A year earlier, the Mar Menor had turned green, revealing what had been feared for decades: the lagoon, legally protected by numerous international figures, had become eutrophic. Fertilizer nitrate discharge had fed phytoplankton, which had quickly reproduced and blocked light from passing through to the bottom, in turn killing much of the seagrass.

Despite the order to stop all discharges, the desalination plants in La Loma were still working; water was still being collected from the wells and the outflow of the desalination was being discharged into a brine pipe, ending up in Albujón creek and going on from there to the Mar Menor.

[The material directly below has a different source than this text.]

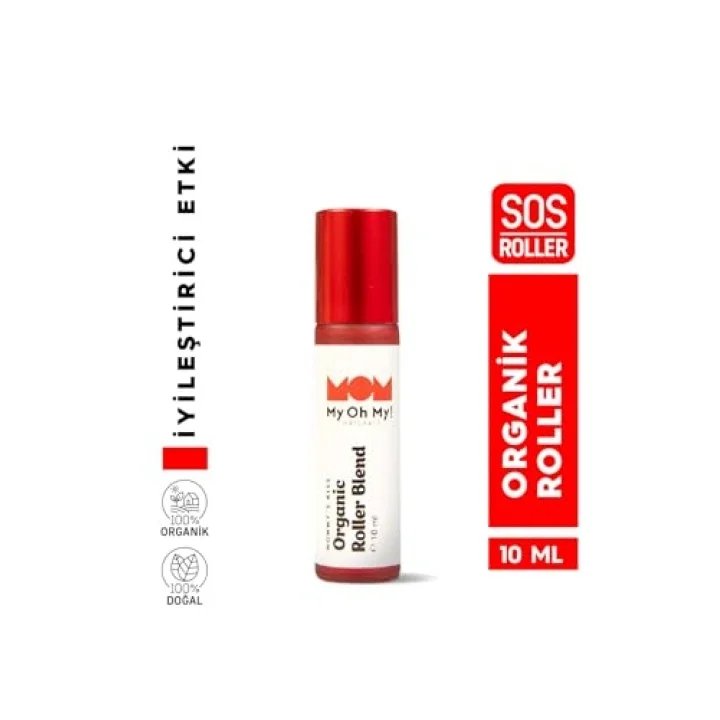 Mommy’s Kiss | Organik Onarıcı S.O.S. Roller
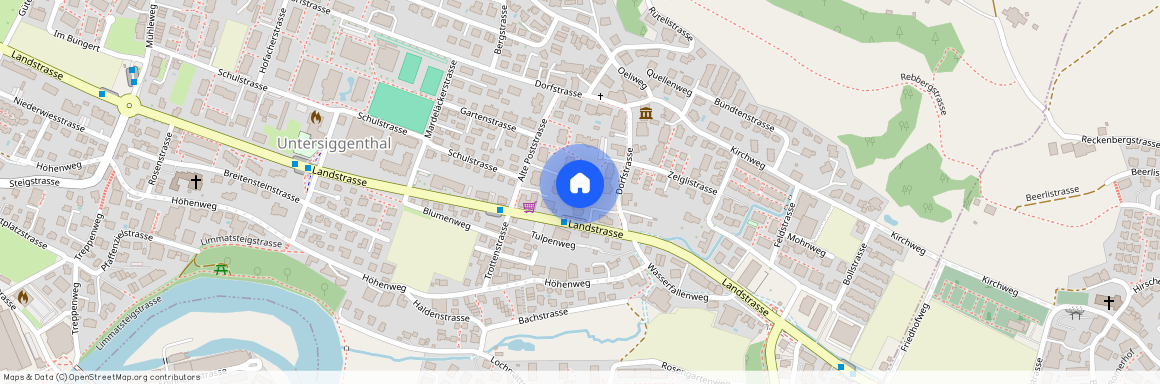 5417, Untersiggenthal, Dorfstrasse, 5b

Between 2012 and 2016, as the farm was under State management, La Loma had dumped the equivalent of 246 Olympic swimming pools of nitrate-loaded brine, as estimated in prosecutor José Luis Díaz Manzanera’s complaint.

In November 2017, La Loma, together with other properties grouped within the same package, was bought by Melones El Abuelo (Productores y Comercializadores de Melón S.L.) for 18.5 million euros, far from the 27.5 million that appear on the website advertising the auction of Roca's goods and also far from the 24 million that another buyer was ready to pay. The Court was informed that the latter had withdrawn the offer because of the water problems in the region.

Captaciones vigentes en el Campo de Cartagena
Location of the estate "La Loma" in the municipality of Los Alcázares (Murcia). The plot is located on UDA 57, equipped with groundwater for irrigation, treatment and desalination plants. / CHS and own elaboration.

La Loma is the straw that broke the camel’s back, if one considers that the alleged damage to the Mar Menor occurred while the Estate was managed by the Spanish State. But it is only one example of the lack of control over the groundwater in the Campo de Cartagena. Consulted by DATADISTA, the current owner, Melones El Abuelo, answers by email that they sealed the desalination plants before a Notary Public after acquiring La Loma, because they had not been sealed. They add that the wells are "documented, proofed and useful" and therefore have not been closed.